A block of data

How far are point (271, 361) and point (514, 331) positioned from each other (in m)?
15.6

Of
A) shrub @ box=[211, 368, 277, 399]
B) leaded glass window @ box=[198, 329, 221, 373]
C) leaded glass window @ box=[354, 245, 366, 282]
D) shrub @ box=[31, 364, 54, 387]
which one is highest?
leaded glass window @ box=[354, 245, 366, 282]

* [The exercise]:
Copy the listing above line for line, changing nothing.

* [Exercise response]:
How far are point (271, 361) and point (514, 331) positioned from each other (in m)?
15.6

Of
A) shrub @ box=[211, 368, 277, 399]
B) leaded glass window @ box=[198, 329, 221, 373]
C) leaded glass window @ box=[354, 245, 366, 282]
D) shrub @ box=[31, 364, 54, 387]
which one is highest?
leaded glass window @ box=[354, 245, 366, 282]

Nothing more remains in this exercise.